→ **Exercise aim**
Find "From the capturing" in the data below; transcribe the line it appears on and each line after it, exactly, to the end, and nothing else.
——————————
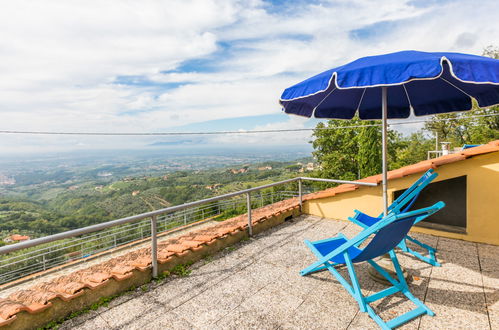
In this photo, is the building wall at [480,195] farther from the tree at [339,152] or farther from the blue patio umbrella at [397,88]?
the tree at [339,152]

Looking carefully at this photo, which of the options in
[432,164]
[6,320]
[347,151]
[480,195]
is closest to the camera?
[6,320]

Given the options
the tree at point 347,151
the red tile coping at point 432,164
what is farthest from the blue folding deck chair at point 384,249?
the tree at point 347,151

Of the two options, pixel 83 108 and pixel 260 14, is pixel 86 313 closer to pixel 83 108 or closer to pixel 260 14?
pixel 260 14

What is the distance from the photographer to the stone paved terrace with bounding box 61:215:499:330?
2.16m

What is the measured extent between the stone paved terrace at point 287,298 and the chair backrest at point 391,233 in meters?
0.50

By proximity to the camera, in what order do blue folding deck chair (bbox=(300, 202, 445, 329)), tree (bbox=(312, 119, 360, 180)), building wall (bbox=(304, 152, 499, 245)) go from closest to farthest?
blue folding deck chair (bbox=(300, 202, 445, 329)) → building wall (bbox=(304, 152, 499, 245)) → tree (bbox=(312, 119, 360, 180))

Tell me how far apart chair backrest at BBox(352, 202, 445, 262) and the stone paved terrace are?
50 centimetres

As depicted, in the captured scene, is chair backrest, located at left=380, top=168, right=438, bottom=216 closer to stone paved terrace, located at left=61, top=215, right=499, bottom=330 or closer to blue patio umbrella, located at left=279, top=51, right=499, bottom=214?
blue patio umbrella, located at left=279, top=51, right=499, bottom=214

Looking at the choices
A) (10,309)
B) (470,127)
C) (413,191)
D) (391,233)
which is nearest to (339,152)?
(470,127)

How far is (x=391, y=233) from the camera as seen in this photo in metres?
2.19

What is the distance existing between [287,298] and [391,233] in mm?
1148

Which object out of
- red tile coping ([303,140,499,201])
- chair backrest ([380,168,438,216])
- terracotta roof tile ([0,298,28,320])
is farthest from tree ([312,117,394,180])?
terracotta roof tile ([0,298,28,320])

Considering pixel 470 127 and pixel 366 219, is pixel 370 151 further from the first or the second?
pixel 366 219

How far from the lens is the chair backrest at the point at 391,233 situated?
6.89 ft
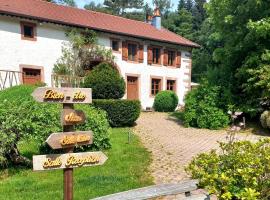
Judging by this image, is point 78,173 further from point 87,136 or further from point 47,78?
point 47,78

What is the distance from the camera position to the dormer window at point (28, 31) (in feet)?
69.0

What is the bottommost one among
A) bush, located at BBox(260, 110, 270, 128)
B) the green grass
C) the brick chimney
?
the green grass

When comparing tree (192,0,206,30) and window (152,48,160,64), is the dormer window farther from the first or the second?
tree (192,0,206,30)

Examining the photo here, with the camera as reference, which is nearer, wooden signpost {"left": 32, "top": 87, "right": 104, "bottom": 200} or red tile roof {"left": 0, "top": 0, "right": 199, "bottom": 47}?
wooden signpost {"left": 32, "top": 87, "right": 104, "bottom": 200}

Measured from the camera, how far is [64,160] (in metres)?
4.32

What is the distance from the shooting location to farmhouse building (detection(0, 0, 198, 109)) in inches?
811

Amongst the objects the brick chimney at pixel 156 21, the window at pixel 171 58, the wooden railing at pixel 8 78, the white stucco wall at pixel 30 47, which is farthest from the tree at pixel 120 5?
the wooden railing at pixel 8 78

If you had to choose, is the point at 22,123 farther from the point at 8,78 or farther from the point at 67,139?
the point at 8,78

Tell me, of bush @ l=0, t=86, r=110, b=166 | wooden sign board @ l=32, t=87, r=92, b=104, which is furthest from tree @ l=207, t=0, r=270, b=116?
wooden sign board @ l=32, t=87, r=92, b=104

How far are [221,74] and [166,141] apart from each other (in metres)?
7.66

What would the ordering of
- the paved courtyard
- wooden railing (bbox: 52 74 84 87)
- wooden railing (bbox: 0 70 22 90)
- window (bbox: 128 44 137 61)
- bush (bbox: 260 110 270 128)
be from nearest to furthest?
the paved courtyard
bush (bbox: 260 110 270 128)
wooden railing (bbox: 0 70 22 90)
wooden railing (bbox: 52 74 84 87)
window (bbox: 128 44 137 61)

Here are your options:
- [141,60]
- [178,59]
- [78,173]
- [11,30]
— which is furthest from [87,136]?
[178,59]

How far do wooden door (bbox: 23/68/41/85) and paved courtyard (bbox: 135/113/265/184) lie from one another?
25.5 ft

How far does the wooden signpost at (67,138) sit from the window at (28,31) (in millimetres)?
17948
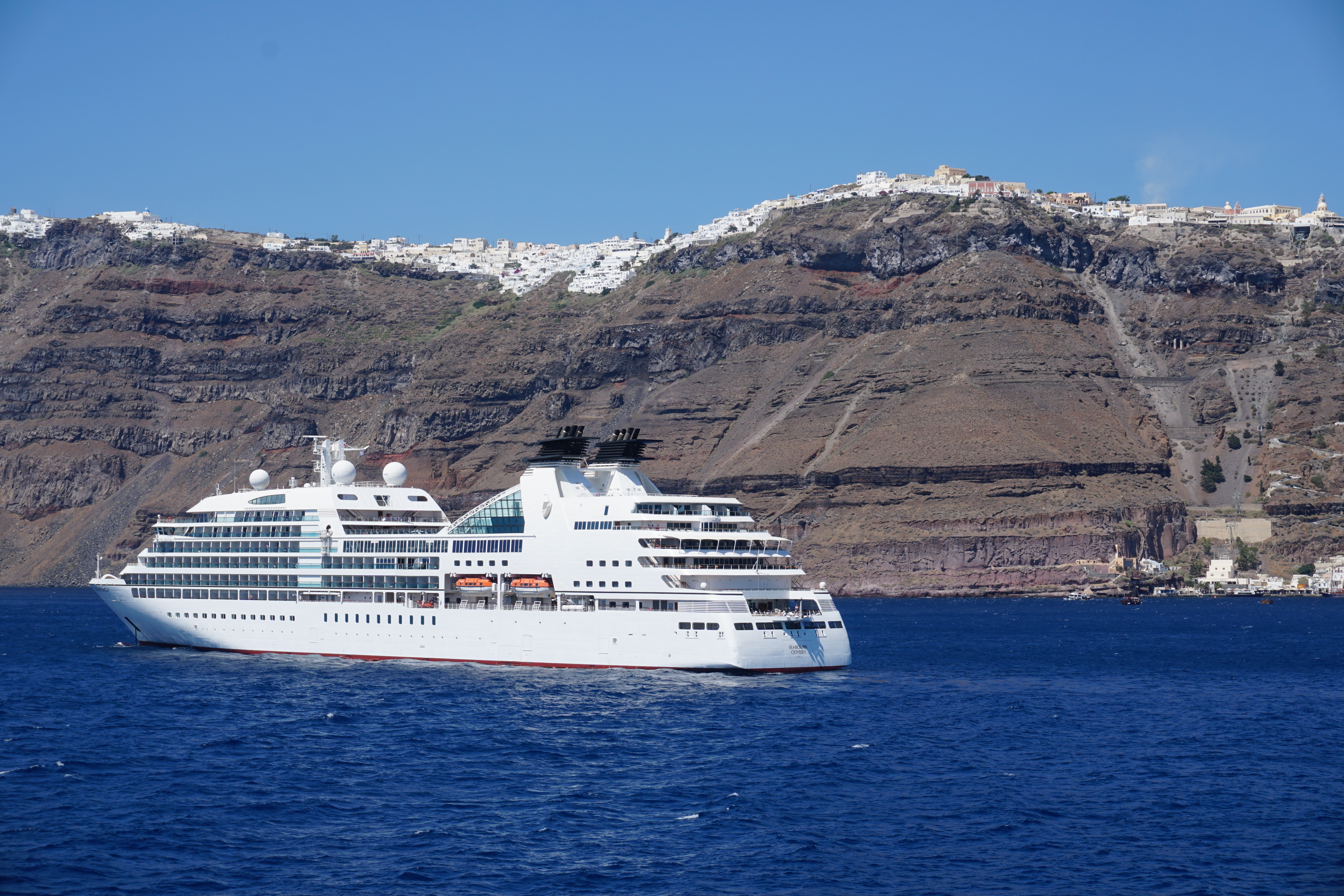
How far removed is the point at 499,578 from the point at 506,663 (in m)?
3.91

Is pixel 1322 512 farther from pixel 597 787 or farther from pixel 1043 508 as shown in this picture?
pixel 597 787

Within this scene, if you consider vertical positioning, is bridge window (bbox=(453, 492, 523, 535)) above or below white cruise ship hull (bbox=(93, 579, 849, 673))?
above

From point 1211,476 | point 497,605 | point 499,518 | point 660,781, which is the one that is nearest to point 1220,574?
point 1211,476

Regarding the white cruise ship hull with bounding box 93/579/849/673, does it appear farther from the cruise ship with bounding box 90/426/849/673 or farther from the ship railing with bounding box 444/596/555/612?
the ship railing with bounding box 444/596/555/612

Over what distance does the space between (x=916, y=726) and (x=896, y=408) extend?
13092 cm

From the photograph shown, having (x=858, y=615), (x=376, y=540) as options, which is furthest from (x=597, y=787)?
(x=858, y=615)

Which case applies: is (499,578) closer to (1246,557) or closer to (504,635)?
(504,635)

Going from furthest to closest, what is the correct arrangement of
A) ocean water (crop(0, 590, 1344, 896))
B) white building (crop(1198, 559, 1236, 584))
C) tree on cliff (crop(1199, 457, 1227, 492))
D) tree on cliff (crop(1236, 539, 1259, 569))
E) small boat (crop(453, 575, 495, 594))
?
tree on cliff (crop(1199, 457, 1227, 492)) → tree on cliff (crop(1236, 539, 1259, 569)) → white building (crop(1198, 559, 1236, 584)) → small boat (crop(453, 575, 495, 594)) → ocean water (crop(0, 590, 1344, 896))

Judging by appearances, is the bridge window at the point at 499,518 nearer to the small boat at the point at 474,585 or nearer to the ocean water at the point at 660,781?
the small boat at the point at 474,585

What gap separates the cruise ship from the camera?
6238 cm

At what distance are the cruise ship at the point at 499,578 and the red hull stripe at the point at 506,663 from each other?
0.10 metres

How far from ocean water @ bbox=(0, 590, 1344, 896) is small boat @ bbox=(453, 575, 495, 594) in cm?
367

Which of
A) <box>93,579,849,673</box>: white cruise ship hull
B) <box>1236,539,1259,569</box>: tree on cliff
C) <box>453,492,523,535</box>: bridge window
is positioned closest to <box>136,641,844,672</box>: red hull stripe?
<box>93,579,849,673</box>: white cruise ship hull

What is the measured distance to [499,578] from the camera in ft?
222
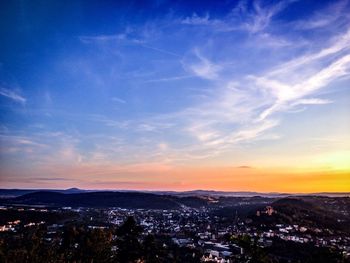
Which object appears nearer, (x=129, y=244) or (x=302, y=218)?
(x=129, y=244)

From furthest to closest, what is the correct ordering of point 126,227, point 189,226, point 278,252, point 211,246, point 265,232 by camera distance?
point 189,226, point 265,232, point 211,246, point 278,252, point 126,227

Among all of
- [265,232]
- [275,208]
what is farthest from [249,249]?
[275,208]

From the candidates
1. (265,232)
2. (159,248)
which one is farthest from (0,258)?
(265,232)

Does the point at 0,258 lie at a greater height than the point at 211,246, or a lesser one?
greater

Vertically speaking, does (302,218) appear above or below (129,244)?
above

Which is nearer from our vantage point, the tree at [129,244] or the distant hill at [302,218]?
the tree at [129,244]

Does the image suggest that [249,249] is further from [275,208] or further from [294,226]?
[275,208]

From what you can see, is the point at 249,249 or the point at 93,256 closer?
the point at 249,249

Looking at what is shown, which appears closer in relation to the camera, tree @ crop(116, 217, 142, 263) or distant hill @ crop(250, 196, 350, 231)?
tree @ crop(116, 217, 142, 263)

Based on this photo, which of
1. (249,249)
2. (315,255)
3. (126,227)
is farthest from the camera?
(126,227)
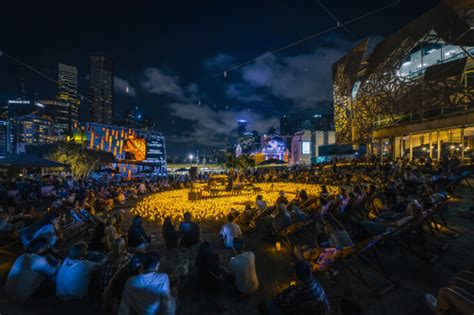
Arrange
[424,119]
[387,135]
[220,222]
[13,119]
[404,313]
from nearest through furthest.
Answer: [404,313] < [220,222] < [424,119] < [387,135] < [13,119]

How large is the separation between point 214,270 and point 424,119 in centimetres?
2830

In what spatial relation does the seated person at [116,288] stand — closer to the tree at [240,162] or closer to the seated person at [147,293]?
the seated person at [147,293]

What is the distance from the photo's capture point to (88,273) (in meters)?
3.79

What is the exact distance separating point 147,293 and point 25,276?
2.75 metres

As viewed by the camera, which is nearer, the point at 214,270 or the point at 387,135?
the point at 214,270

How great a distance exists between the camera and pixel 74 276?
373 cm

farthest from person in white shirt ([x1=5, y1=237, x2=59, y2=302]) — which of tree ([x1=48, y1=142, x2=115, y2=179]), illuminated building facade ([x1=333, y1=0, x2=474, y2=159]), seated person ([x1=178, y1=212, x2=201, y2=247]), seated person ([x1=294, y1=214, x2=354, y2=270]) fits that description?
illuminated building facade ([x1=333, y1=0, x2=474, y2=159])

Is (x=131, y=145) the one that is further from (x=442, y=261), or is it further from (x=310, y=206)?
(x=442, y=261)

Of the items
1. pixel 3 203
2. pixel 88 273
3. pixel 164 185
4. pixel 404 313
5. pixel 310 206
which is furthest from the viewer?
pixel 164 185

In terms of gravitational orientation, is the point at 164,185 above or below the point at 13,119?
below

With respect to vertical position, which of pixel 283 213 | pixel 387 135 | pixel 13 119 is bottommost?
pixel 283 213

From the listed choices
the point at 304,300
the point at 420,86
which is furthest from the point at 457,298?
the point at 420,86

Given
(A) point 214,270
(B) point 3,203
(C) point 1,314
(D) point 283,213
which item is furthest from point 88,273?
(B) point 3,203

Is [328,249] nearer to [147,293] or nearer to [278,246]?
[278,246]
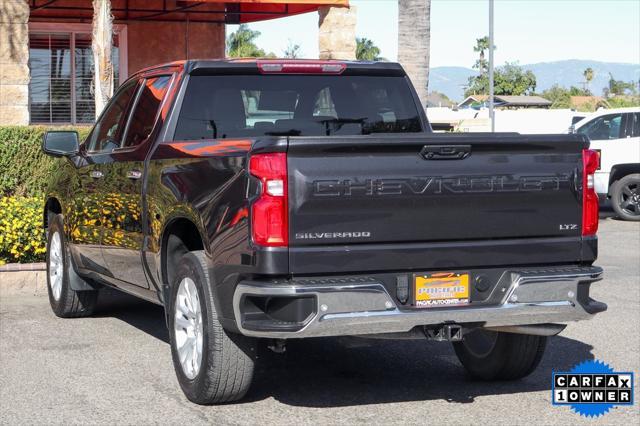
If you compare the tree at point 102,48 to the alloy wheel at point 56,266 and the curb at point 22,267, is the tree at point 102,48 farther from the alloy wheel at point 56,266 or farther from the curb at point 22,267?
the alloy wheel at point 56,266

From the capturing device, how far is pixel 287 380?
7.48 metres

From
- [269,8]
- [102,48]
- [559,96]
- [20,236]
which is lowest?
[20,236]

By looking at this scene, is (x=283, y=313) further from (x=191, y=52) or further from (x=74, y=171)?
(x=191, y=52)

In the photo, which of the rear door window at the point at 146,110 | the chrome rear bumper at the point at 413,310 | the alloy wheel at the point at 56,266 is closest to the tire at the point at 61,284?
——————————
→ **Answer**
From the capturing device, how far is pixel 287 380?
7.48 metres

From
- [269,8]
- [102,48]
- [559,96]
- [20,236]
which is lowest?
[20,236]

By looking at this scene, is (x=283, y=313) further from (x=191, y=52) or further from (x=74, y=171)?
(x=191, y=52)

In the photo, which of the rear door window at the point at 146,110 | the chrome rear bumper at the point at 413,310 | the alloy wheel at the point at 56,266 is closest to the tire at the point at 61,284?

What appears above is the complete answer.